[The task]
Lines in the data below that contain the word "guid" are to be copied.

----- Records supplied

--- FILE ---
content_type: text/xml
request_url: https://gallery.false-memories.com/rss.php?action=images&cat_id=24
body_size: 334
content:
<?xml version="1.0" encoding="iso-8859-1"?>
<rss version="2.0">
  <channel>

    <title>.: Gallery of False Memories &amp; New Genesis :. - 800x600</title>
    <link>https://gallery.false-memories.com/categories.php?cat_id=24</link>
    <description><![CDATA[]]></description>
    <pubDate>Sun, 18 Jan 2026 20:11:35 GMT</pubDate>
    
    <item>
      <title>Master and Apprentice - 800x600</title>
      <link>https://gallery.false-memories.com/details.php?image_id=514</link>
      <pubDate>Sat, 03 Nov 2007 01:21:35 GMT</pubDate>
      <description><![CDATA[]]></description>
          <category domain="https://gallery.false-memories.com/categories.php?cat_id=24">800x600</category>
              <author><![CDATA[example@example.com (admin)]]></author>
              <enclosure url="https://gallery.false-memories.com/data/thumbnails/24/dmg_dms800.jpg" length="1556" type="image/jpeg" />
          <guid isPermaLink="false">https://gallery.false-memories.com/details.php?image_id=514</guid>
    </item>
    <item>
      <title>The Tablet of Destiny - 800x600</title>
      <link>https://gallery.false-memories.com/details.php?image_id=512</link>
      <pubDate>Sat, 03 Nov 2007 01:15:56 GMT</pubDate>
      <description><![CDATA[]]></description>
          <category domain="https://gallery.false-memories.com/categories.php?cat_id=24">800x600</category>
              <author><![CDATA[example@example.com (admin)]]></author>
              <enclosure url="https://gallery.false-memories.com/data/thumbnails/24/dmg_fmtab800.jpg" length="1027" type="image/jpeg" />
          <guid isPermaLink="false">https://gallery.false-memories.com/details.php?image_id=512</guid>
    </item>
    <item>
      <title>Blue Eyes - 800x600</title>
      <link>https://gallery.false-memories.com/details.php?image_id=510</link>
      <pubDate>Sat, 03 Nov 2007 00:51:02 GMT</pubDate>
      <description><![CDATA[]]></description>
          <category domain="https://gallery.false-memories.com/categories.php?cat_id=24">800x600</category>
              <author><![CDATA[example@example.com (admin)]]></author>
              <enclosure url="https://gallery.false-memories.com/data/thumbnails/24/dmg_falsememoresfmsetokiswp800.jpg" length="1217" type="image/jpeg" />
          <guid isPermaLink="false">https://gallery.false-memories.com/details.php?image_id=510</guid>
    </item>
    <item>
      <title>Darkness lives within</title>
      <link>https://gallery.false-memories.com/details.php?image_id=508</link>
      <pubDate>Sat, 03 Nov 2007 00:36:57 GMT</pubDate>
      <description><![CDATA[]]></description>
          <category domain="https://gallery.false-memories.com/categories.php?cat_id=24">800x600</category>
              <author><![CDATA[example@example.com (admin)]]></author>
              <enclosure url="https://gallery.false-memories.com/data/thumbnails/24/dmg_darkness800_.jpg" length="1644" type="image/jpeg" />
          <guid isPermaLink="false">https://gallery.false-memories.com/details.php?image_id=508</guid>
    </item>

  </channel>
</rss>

----------

[Task result]
          <guid isPermaLink="false">https://gallery.false-memories.com/details.php?image_id=514</guid>
          <guid isPermaLink="false">https://gallery.false-memories.com/details.php?image_id=512</guid>
          <guid isPermaLink="false">https://gallery.false-memories.com/details.php?image_id=510</guid>
          <guid isPermaLink="false">https://gallery.false-memories.com/details.php?image_id=508</guid>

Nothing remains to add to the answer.